DOCUMENT EXCERPT start

Remote files and fsspec caching¶
Author: Luis Lopez @betolink
When working with large binary files stored in the cloud, tools like fsspec play a critical role in abstracting file access. These tools are input/output drivers to file systems. Libraries that understand how to read these binary formats do not know anything about remote files and fsspec is in charge of translating byte requests to remote byte requests (HTTP).
Most of the file formats in the scientific world were not designed for efficient cloud access as they require non-sequential reads, meaning client libraries can jump to specific byte ranges to read only what's needed, like a row group in a Parquet file or a variable slice in NetCDF. However, the way fsspec fetches data from remote sources is controlled by its caching strategy. This strategy determines how data is fetched, stored locally, and re-used. If this strategy isn't properly aligned with the access patterns of the file format, performance and reliability can (and will) quickly degrade.
Imagine reading a NetCDF file hosted on S3 with a default block cache of 5 MB. If a query requires multiple small reads scattered throughout the file, and each of these reads falls in a different 5 MB block, fsspec will repeatedly download new blocks, resulting in excessive data transfer and latency. Worse, if the file is very large and caching is disabled or limited (e.g. using simplecache with no chunk awareness), access may become painfully slow — or even fail if many tiny reads cause timeouts or bandwidth limits to be exceeded.
By tuning the cache size, choosing the right caching backend (like blockcache or filecache), and understanding how your format is read by your analysis tools (e.g., xarray, pandas, pyarrow), you can greatly reduce redundant downloads, improve throughput, and make interactive analysis over the cloud viable.
Aligning cache strategies on a per-file basis is not a simple task, therefore earthaccess won't try to fine tune your requests except for changing the default behavior in fsspec from readahead to blockcache that offers better access patterns and a more efficient cache invalidation strategy for binary files. Based on file size earthaccess will cache starting at 4MB up to 16MB for very large files (more than 1GB).
The max in-memory caching size will be 16MBx32 blocks = 512MB per file. All of this is configurable at runtime with the new open_kwargs parameter. Some examples of the usage of this new config dictionary are detailed in this notebook.
- Efficiency: Avoids repeated downloads of the same data during random-access reads.
- Performance: Reduces latency and bandwidth usage, especially for cloud-hosted files.
- Scalability: Supports parallel or repeated access patterns without overloading remote servers.

DOCUMENT EXCERPT end

• WHAT IS ASKED:
(1) In the fsspec caching page, what caching strategy does earthaccess use in place of fsspec's default readahead?
(2) Write the next part of the fsspec caching page, picking up after its final bullet point.

INFORMATION SUPPLIED start

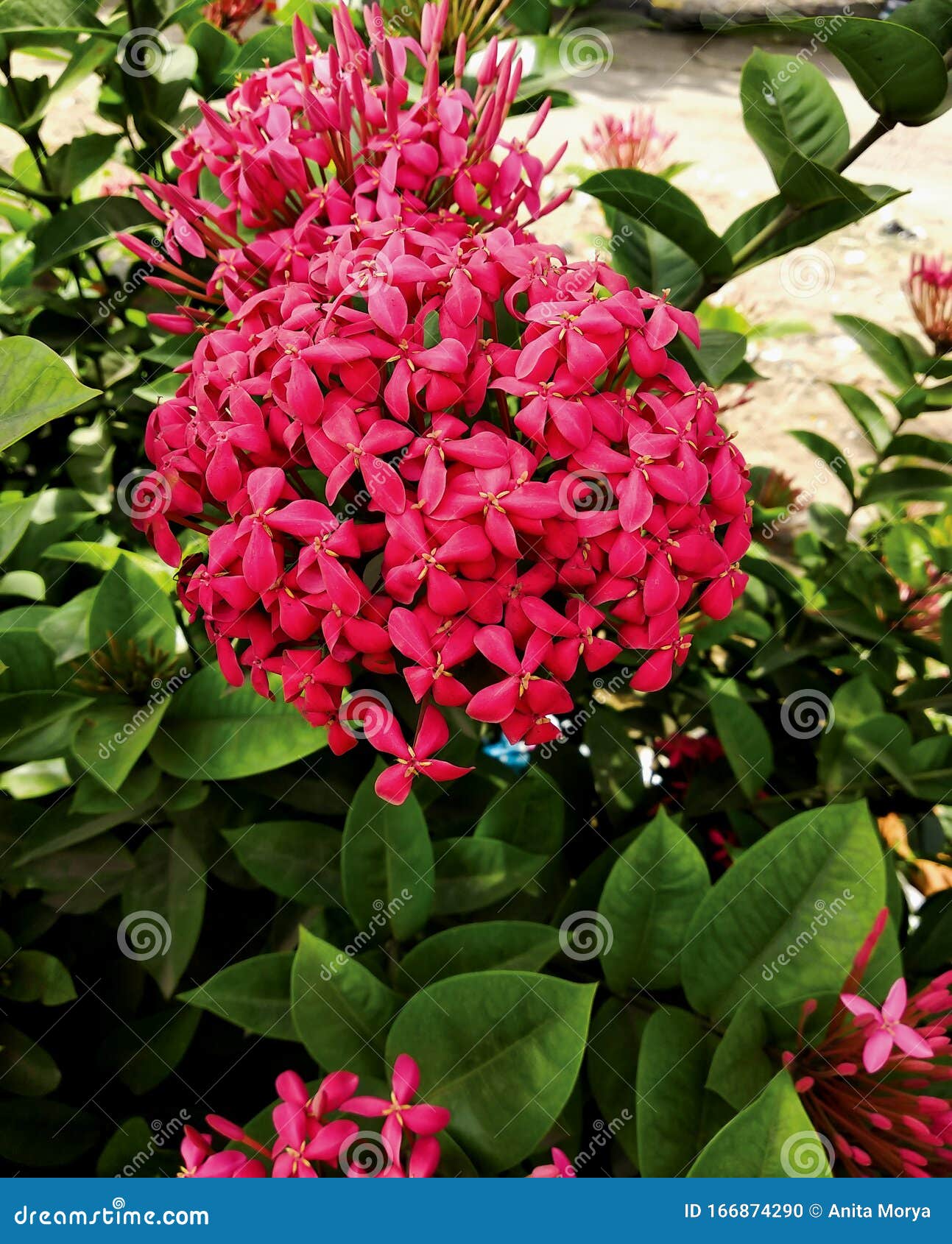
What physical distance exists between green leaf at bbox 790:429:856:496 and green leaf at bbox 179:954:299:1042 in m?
1.17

INFORMATION SUPPLIED end

• OUTPUTS IN ORDER:
(1) Blockcache.

(2)
NetCDF and HDF5 files¶
A considerable amount of remote sensing data is stored in HDF5 and NetCDF formats. They are hierarchical, self-describing formats widely used in Earth science due to their ability to store multidimensional arrays, metadata, and complex data structures efficiently. However, their design assumes relatively fast random access to local storage, which becomes a bottleneck when accessed over high-latency networks like HTTP or S3.
HDF5 and NetCDF files are typically organized into chunks—contiguous blocks of data that are compressed and stored separately. When reading a subset of a dataset (e.g., a time slice or spatial region), only the relevant chunks should be fetched. But without proper caching, each byte-range request for a chunk can result in a separate HTTP GET request, leading to thousands of small requests (Ro to Rn in the figure) for large analyses. The diagram below illustrates how traditional HDF5 access results in scattered, inefficient requests, while cloud-optimized layouts enable sequential or sparse access with fewer round trips:
This is where fsspec's blockcache becomes essential. By aligning the cache block size with the HDF5/NetCDF chunk size (or a multiple thereof), we minimize redundant fetches and ensure that once a chunk is downloaded, it remains available for reuse during subsequent accesses. For example, if a NetCDF variable uses 1 MB chunks, a 4–16 MB block cache ensures that multiple chunks are retained per block, reducing round trips.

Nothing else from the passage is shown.